The white paper points out that no institution has yet completed a full front-to-back overhaul of their systems. Updating systems in an increasingly commoditized product space could create competitive advantage.
Vroegh says: “For ING, updating our front-to-back systems is of the utmost importance. Therefore, we will keep investing an enormous amount of money over the next years to enable our customers to have even better insight in their position.”
Building internal bridges
Selling a range of products can bring considerable benefits. Breaking down the internal communication silos could create another revenue stream.
Enrico Camerinelli, senior analyst at Aite Group, says: “I would recommend cross-business insight for executives and relationship managers to make smarter risk and service decisions, as it opens the possibility for the bank to provide advisory services, which appear to be in great demand by corporate users.”
The understanding that banks have of their clients should not be underestimated, as the companies themselves are often not operating in the most efficient way.
Camerinelli says his assessments have found corporates are most concerned with how well their banks can serve their needs, adding: “My research suggests that speed of execution is the most requested capability by corporates. Understanding corporate needs effectively is a difficult task given the scarce propensity of corporate people to clearly articulate their needs in an integrated way. Corporate silos still exist.”

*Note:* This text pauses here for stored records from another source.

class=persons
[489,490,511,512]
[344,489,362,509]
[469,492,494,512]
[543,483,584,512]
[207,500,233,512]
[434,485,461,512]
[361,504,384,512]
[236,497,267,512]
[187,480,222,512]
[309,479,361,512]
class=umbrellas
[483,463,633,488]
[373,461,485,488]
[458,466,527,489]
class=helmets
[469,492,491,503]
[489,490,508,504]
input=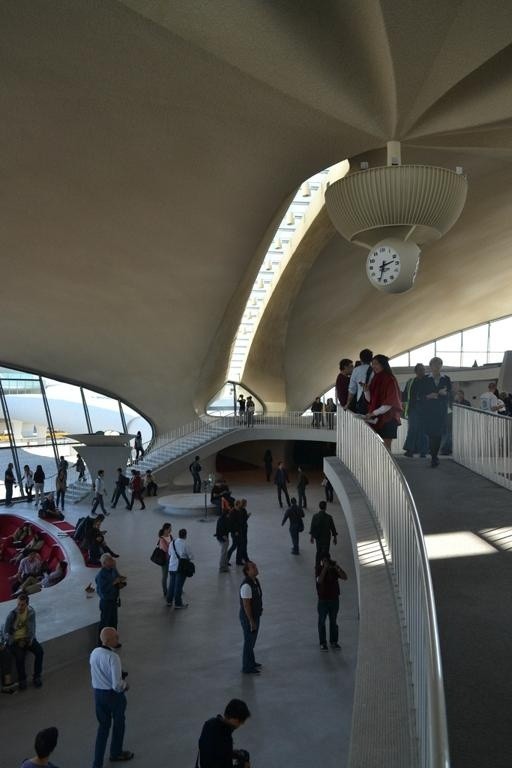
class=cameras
[327,561,337,565]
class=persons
[22,726,57,768]
[311,397,337,429]
[1,433,347,693]
[237,395,255,424]
[199,699,251,768]
[335,349,512,468]
[89,627,134,768]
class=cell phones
[358,381,365,386]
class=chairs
[0,514,64,603]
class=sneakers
[249,663,261,673]
[110,750,134,761]
[319,644,341,652]
[167,602,187,609]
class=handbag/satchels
[151,547,166,565]
[178,558,195,577]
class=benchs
[42,517,106,569]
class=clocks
[365,238,421,294]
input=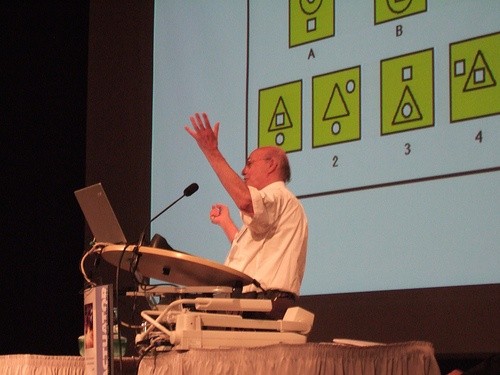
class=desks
[138,342,440,375]
[0,353,139,375]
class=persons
[184,111,308,321]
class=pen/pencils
[208,208,219,223]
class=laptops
[74,183,127,245]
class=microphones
[138,183,199,247]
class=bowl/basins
[77,336,127,357]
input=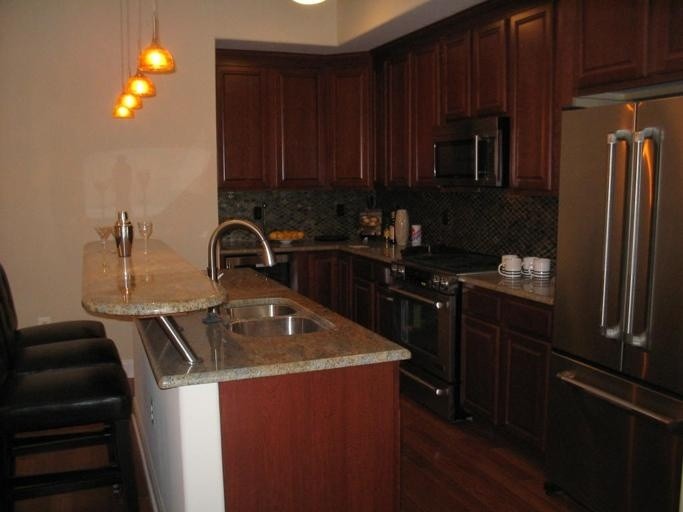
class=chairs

Misys' white paper shows those with advanced technology platforms have a greater earning potential. Platforms that cover real-time payments and FX rates could see a 3% to 6% increase in cross-selling compared with less-sophisticated platforms.
Tyler adds: “There needs to be greater streamlining in what remains a dysfunctional landscape. It frees up time in the bank and enables revenue-generating activities, while reducing the cost of doing business.”
Fintech firms are not yet set to dominate corporate business and the benefits for banks of collaborating with them should not be overlooked. Banks should consider partnering where possible, with the white paper cautioning them that “nothing should be off the table” when it comes to working with fintechs.
Indeed, 68% of respondents stated that working with partners could be a strong driver for growth.
Paul Thwaite, head of transaction services at RBS, says: “We are seeing more fintechs adopt a more collaborative approach recently, where they look to work with more established players for mutual benefit.
"For example, banks come with an established brand, customer base and infrastructure, whereas the fintech could come with new ideas and a more agile operating model to deliver new services quickly.”